## Set exercise
Reproduce every one of the lines below, substituting "faulty" for each occurrence of "defective" and changing nothing else.

## Data extract
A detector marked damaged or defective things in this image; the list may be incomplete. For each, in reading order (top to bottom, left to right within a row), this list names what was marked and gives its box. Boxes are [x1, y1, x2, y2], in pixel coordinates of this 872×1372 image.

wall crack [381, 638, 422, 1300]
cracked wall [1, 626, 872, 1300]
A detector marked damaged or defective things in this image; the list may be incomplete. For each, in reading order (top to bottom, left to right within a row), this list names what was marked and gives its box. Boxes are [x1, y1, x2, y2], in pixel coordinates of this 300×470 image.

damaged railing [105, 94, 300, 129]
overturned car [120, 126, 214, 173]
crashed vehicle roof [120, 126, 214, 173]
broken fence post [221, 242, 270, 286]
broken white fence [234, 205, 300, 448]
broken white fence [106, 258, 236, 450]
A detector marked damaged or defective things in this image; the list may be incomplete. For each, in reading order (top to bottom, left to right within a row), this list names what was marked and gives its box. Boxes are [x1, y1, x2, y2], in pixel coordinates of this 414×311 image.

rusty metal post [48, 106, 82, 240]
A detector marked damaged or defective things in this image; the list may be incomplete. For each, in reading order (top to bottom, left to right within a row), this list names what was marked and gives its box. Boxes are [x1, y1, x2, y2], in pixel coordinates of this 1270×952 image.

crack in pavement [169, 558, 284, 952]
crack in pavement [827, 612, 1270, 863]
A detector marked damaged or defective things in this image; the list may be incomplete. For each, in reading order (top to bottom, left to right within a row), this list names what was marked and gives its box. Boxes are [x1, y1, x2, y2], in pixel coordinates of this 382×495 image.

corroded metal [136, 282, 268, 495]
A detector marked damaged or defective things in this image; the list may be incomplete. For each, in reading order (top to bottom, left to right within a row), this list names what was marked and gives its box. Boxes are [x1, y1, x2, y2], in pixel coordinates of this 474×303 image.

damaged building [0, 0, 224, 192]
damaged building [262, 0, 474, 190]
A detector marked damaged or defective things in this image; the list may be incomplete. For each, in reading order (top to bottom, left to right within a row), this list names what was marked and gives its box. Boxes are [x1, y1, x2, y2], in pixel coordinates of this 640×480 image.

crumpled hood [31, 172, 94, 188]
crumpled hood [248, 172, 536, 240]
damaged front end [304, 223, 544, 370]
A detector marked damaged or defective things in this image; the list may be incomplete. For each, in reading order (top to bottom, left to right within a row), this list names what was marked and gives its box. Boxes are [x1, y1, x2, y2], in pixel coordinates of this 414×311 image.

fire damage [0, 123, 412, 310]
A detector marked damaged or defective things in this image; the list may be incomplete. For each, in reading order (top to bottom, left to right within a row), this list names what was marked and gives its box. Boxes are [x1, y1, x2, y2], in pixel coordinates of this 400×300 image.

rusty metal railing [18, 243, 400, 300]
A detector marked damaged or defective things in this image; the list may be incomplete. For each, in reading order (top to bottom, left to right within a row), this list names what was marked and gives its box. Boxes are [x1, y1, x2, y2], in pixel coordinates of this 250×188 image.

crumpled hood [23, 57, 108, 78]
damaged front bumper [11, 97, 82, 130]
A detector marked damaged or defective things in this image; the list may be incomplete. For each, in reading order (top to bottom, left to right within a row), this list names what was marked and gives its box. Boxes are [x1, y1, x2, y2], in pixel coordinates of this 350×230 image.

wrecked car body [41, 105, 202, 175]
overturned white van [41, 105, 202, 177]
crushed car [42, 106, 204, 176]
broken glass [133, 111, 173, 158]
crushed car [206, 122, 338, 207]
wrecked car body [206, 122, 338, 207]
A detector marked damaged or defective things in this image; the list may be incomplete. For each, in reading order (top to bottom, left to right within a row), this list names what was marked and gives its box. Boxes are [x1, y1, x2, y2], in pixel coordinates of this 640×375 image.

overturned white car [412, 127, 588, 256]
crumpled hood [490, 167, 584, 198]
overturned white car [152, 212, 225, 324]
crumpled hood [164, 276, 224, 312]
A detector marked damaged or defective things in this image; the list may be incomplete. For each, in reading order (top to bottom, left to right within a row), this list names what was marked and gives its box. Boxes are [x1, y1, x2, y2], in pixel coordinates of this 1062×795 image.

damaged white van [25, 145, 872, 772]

## Final result
A detector marked damaged or faulty things in this image; the list may be incomplete. For each, in reading order (top to bottom, left to right within a row), this list names what was marked and gives its box. Boxes are [x1, y1, x2, y2], in pixel coordinates of this 872×1372 image.

wall crack [381, 638, 422, 1300]
cracked wall [1, 626, 872, 1300]
A detector marked damaged or faulty things in this image; the list may be incomplete. For each, in reading order (top to bottom, left to right within a row), this list names what was marked and gives its box. Boxes are [x1, y1, x2, y2], in pixel coordinates of this 300×470 image.

damaged railing [105, 94, 300, 129]
overturned car [120, 126, 214, 173]
crashed vehicle roof [120, 126, 214, 173]
broken fence post [221, 242, 270, 286]
broken white fence [234, 205, 300, 448]
broken white fence [106, 258, 236, 450]
A detector marked damaged or faulty things in this image; the list may be incomplete. For each, in reading order (top to bottom, left to right within a row), this list names what was marked and gives its box. Boxes are [x1, y1, x2, y2], in pixel coordinates of this 414×311 image.

rusty metal post [48, 106, 82, 240]
A detector marked damaged or faulty things in this image; the list may be incomplete. For each, in reading order (top to bottom, left to right within a row), this list names what was marked and gives its box. Boxes are [x1, y1, x2, y2], in pixel coordinates of this 1270×952 image.

crack in pavement [169, 558, 284, 952]
crack in pavement [827, 612, 1270, 863]
A detector marked damaged or faulty things in this image; the list may be incomplete. For each, in reading order (top to bottom, left to right within a row), this list names what was marked and gives its box. Boxes are [x1, y1, x2, y2], in pixel coordinates of this 382×495 image.

corroded metal [136, 282, 268, 495]
A detector marked damaged or faulty things in this image; the list may be incomplete. For each, in reading order (top to bottom, left to right within a row), this list names what was marked and gives its box. Boxes are [x1, y1, x2, y2], in pixel coordinates of this 474×303 image.

damaged building [0, 0, 224, 192]
damaged building [262, 0, 474, 190]
A detector marked damaged or faulty things in this image; the list may be incomplete. For each, in reading order (top to bottom, left to right within a row), this list names what was marked and gives its box. Boxes are [x1, y1, x2, y2], in pixel coordinates of this 640×480 image.

crumpled hood [31, 172, 94, 188]
crumpled hood [248, 172, 536, 240]
damaged front end [304, 223, 544, 370]
A detector marked damaged or faulty things in this image; the list may be incomplete. For each, in reading order (top to bottom, left to right within a row), this list names what was marked and gives its box. Boxes are [x1, y1, x2, y2], in pixel coordinates of this 414×311 image.

fire damage [0, 123, 412, 310]
A detector marked damaged or faulty things in this image; the list may be incomplete. For each, in reading order (top to bottom, left to right within a row), this list names what was marked and gives its box. Boxes are [x1, y1, x2, y2], in pixel coordinates of this 400×300 image.

rusty metal railing [18, 243, 400, 300]
A detector marked damaged or faulty things in this image; the list may be incomplete. For each, in reading order (top to bottom, left to right within a row), this list names what was marked and gives its box. Boxes are [x1, y1, x2, y2], in pixel coordinates of this 250×188 image.

crumpled hood [23, 57, 108, 78]
damaged front bumper [11, 97, 82, 130]
A detector marked damaged or faulty things in this image; the list may be incomplete. For each, in reading order (top to bottom, left to right within a row), this list names what was marked and gives its box. Boxes are [x1, y1, x2, y2], in pixel coordinates of this 350×230 image.

wrecked car body [41, 105, 202, 175]
overturned white van [41, 105, 202, 177]
crushed car [42, 106, 204, 176]
broken glass [133, 111, 173, 158]
crushed car [206, 122, 338, 207]
wrecked car body [206, 122, 338, 207]
A detector marked damaged or faulty things in this image; the list may be incomplete. For each, in reading order (top to bottom, left to right within a row), this list names what was marked and gives its box. Boxes are [x1, y1, x2, y2], in pixel coordinates of this 640×375 image.

overturned white car [412, 127, 588, 256]
crumpled hood [490, 167, 584, 198]
overturned white car [152, 212, 225, 324]
crumpled hood [164, 276, 224, 312]
A detector marked damaged or faulty things in this image; the list may be incomplete. For each, in reading order (top to bottom, left to right within a row), this list names what was marked and gives its box. Boxes are [x1, y1, x2, y2], in pixel coordinates of this 1062×795 image.

damaged white van [25, 145, 872, 772]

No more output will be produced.